Ich weiß nicht, wie sich das lösen lässt.
Vorstellen könnte ich mir, dass in der ersten Klasse so was wie ein Listener ist, der auf das Ergebnis von der zweiten Klasse wartet. Aber vermutlich ist das auch recht kompliziert.
*Welche Möglichkeiten gibt es und vor allem welche Möglichkeit lässt sich relativ einfach umsetzen?*

Danke für Deine Gedanken!
Frank


----------



## schlingel (16. Okt 2012)

Am leichtesten ist es, wenn du in deiner Activity den Listener implementierst und diesen deiner WaitForLight-Klasse mit gibst.

Zweite Möglichkeit ist das ganze über Broadcast-Intents zu lösen. IMHO vernünftig wenn du die Daten in mehr als einer Activity benötigst.


----------



## Gast2 (16. Okt 2012)

schlingel hat gesagt.:


> Zweite Möglichkeit ist das ganze über Broadcast-Intents zu lösen. IMHO vernünftig wenn du die Daten in mehr als einer Activity benötigst.



Ja, die zweite Klasse soll eine Bibliothek werden.


----------



## schlingel (16. Okt 2012)

Das heißt ja nicht, dass sich nicht jede Activity das selbst registrieren kann. Das musst du dann abwägen.

Ist das Szenario

Activity1 stößt WaitLight an, Activity2 startet, Ergebnis kommt, Activity3 verwendet es.

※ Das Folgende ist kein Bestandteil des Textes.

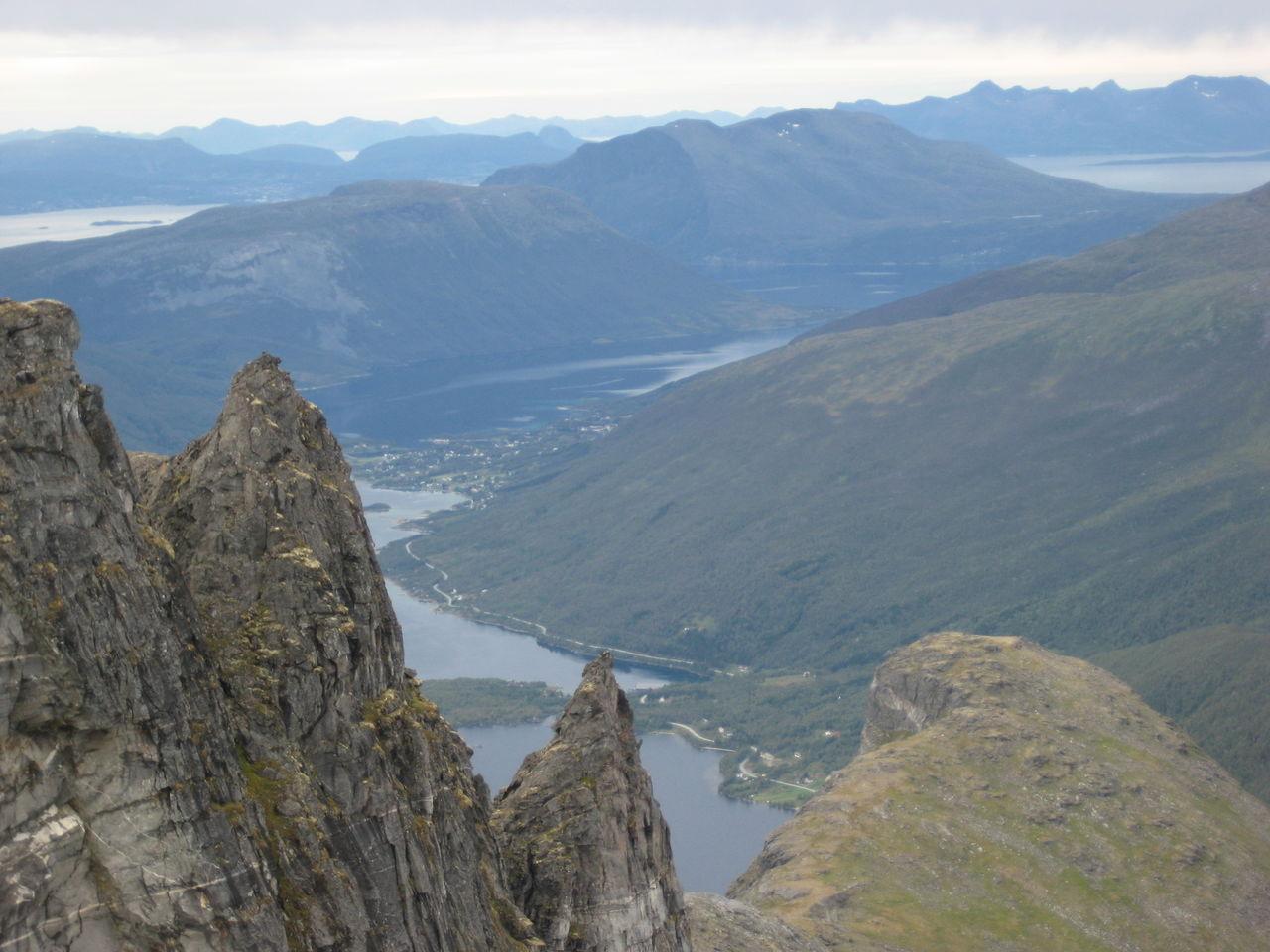 utsikt fra Revtinden av Roar Tande.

eines dass du bedienen möchtest?


----------



## Gast2 (16. Okt 2012)

schlingel hat gesagt.:


> Ist das Szenario
> 
> Activity1 stößt WaitLight an, Activity2 startet, Ergebnis kommt, Activity3 verwendet es.
> 
> eines dass du bedienen möchtest?



*Für meine Zwecke würde es reichen, wenn das Ergebnis an Activity1 zurückgegeben wird.*
Wenn das Ergebnis überall nutzbar ist / wäre, dann wär das ein schöner Luxus (dazu fällt mir auch sharePreferences ein).

Frank


----------



## Gast2 (16. Okt 2012)

schlingel hat gesagt.:


> Am leichtesten ist es, wenn du in deiner Activity den Listener implementierst und diesen deiner WaitForLight-Klasse mit gibst.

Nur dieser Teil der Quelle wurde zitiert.